There are a number of Edward Thomas events coming up over the next few months. On May 16th a plaque will be unveiled on 113 Cowley Road in Oxford at 2 pm. The house was where Thomas moved to as a non-collegiate student at Oxford University in 1897 (the same year as his first book was published, The Woodland Life). You can read more about this event on Margaret Keeping's blog. (Margaret's wonderful novel about Edward Thomas is, of course, published by StreetBooks: '[Margaret Keeping's] inhabitation of Edward, Robert, Helen and their world is tender and subtle...A lovely novel.' Robert Macfarlane.)
On Saturday 13th June, the National Trust are holding a May Hill Celebration event between 10 am and 4 pm. 2015 being the centenary of Edward Thomas' poem Words, which he was inspired to write on May Hill. The event will include arts and poetry and the judging of the Trust's May Hill Poetry Competition, and is very much a family day out.
It seems the mention of cowslips on jtns is destined to go hand-in-hand with a depressing nature article in the Times. In 2010 it a piece about the book Silent Summer. Today, there is an article entitled, '"Junk food" wiping out bees'.

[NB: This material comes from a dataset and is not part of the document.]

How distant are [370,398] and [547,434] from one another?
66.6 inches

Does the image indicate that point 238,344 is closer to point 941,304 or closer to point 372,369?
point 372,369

The article is hidden behind the Times and Sunday Times paywall but its central theme is summed up in the second paragraph: 'Scientists have found that, as native plants are replaced by crops, bees face a double threat. One is that for much of the year they cannot find enough nectar and pollen to survive; the other is that, even when crops such as oilseed rape come into flower, their pollen is often nutritionally deficient - the bee equivalent of junk food - making it harder to raise young or fight infections.'
It also makes the sad point that 23 bee and flower-visiting wasp species have become extinct in the last 160 years 'starved of food and nesting places by land use changes, according to research published in Science.'
The article ends with a quote from Bill Kunin, professor of ecology at Leeds University: '"Any remedy will involve maintaining more stretches of pristine natural habitat... Bees need a balanced diet, same as us."'
I suppose that seeing the cowslips today and my memory of seeing a field full of cowslips as a boy reflects the dramatic changes in the British countryside. Now we are just so grateful to see three or four cowslip plants.